Surplus provincial land will be fast-tracked for long-term care home projects in three suburban cities of the Greater Toronto Area. The Ontario government has released a bid package, via CBRE brokerage services, offering three land parcels tied to requirements for a total of 896 new long-term care beds.
Purchasers must agree to develop and operate long-term care homes for a minimum of 30 years and meet all applicable licensing requirements. The sites will come with an attached Minister’s Zoning Order (MZO) to permit long-term care uses on a 16-acre site in Oakville and an 11-acre site in Vaughan. The MZO for a 40-acre site in Aurora, which is already zoned for institutional uses including long-term care, will allow for residential development in addition to the stipulation for a 128-bed long-term care facility.
Prospective development proponents are invited to submit bids that include applications for a project-specific construction funding subsidy — an operating grant of up to $23.78 per bed per day for 25 years — and a development grant to cover a portion of eligible project costs, also based on a per-bed formula. “Investors and non-profit organizations may also be eligible for favourable loan programs,” the bid package notes.
None of the sites is located more than four kilometres from a hospital, with the Oakville parcel notably just a few blocks from Oakville Trafalgar Memorial Hospital. In addition, the bid package highlights steady population growth in the three cities and the “demonstrated demand” for long-term care spaces, which is in keeping with a province-wide waiting list of more than 38,000 applicants as of March 2020.
Since the MZOs do not prohibit other land uses that the existing municipal zoning already allows, the bid package notes that the sites also provide developers with opportunities for “complementary mixed-use where appropriate”. Along with fast-track development approvals and financial incentives, additional flexibility is hinted.
“To ensure development can be expedited on the sites, consideration will be given to all possible implementation options to enable certainty and quick development timelines,” it states.
“We are delivering on our commitment to transition our seniors from waitlists to modern long-term care homes, providing a warm and safe environment with the quality of care they deserve,” says Dr. Merrilee Fullerton, Ontario’s Minister of Long-Term Care.

DIRECTIONS FOR THIS TASK - From the article on surplus Ontario land for long-term care homes, list each land parcel in the bid package by city, with its size in acres.

DATA EXCERPT -
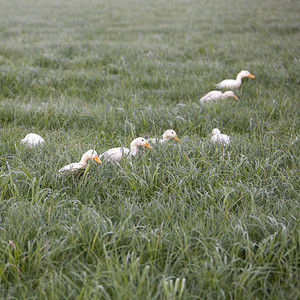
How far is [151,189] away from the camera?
2805mm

TASK SOLUTION -
- Oakville: 16 acres
- Vaughan: 11 acres
- Aurora: 40 acres